WATCH! Elon Musk led Starlink satellites burn up in the sky after solar storm strike- video
You can actually watch a video of solar storm impact on Elon Musk led Starlink satellites burning up in the sky. They were hit by the geomagnetic storm from our Sun.
Space is awesome to behold, but it is also full of nasty surprises. That is exactly what Elon Musk got- a nasty surprise from a solar storm that knocked out a huge number of his newly launched Starlink satellites and caused them to burn in the sky. A video has surfaced online showing SpaceX satellites burning up in Earth's atmosphere. The satellites were hit by a geomagnetic storm which knocked them out of orbit, after which they started to burn in Earth's atmosphere. Because of this, Elon Musk's space venture SpaceX lost dozens of satellites to a storm. As per a report by The Sun, "The dramatic video shows space debris streaking across the night sky like comets over Puerto Rico."
A Falcon 9 rocket was launched on February 3 with 49 new Starlink satellites, designated as group G4-7. And soon after the launch, a geomagnetic storm struck Earth's atmosphere, stopping 40 of the satellites from reaching their final orbit. Since they could not do that, they fell back towards Earth and were destroyed by the re-entry. The video of at least one Starlink satellite breaking apart on re-entry was captured by cameras operated by Sociedad de Astronomia del Caribe, a Puerto Rican non-profit organisation. The clipping was recorded on February 7 and is as long as three minutes.
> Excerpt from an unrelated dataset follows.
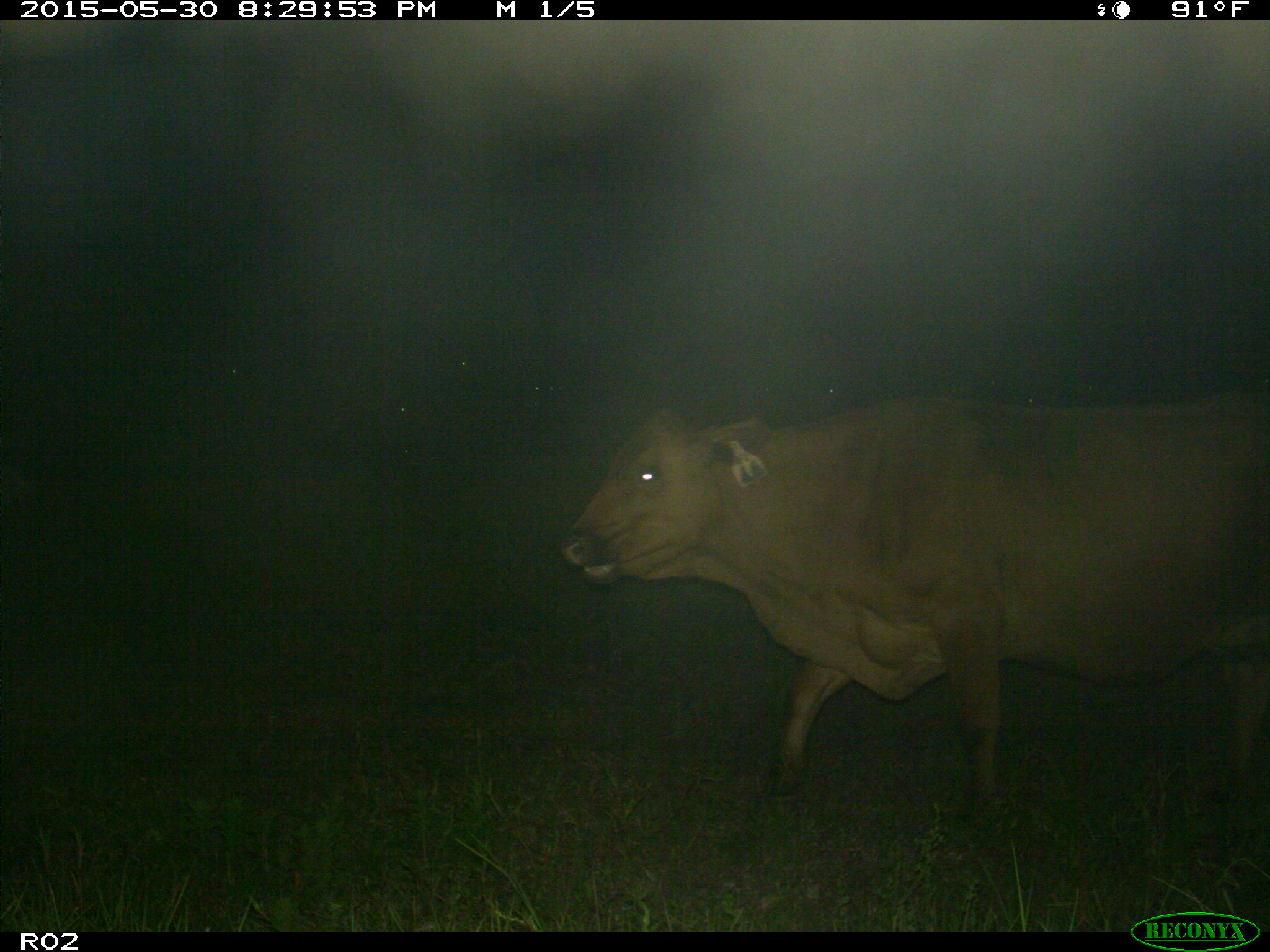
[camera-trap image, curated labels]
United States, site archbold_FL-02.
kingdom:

"One clue is that the orbital plane of this launch was over Puerto Rico near the time of the event, and the direction of movement (SW-NE) matches it," Langbroek wrote Wednesday, as quoted by The Sun.
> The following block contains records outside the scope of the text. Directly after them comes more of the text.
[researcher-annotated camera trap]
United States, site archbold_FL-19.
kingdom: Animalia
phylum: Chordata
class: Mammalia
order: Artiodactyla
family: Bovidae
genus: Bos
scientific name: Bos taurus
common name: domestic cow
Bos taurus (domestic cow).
"To get even more certainty, I did some astrometry on the footage and fitted a rough circular orbit to the measured positions. The rough orbital fit I get – I measured three fragments – yield[s] orbital inclinations in the range of 54-56 degrees: Starlink satellites are in 53.2-degree inclined orbits. This is close enough (given the error margin) to conclude that the reentering object fits with the Starlink orbital plane," he added.
As many as 40 of the 49 Starlink were hit by a geomagnetic storm. The affected satellites re-entered the Earth's atmosphere, or are on track to do so, burning up in the process, the company said. That means no orbital debris is created and no parts fall to the ground, SpaceX said.
SpaceX said the solar storm increased the temperature and density of the atmosphere, and was so severe that the drag on the satellites was 50 percent higher than in previous launches. The company added that efforts to save the satellites by flying them “edge-on" like a sheet of paper -- to avoid the worst of the storm -- failed.
It can be noted that a geomagnetic storm is a major disturbance of Earth's magnetosphere that occurs when there is a very efficient exchange of energy from the solar wind into the space environment surrounding Earth, according to Space Weather Prediction Center, NASA. The geomagnetic storm is triggered by an ejection of CME (coronal mass ejection) from the Sun that is creates a disturbance in Earth atmosphere when it hits.
These solar storms result from variations in the solar wind that produce major changes in the currents, plasmas, and fields in Earth's magnetosphere. They can disrupt satellites and in extreme cases mess with GPS systems and even shut down power grids.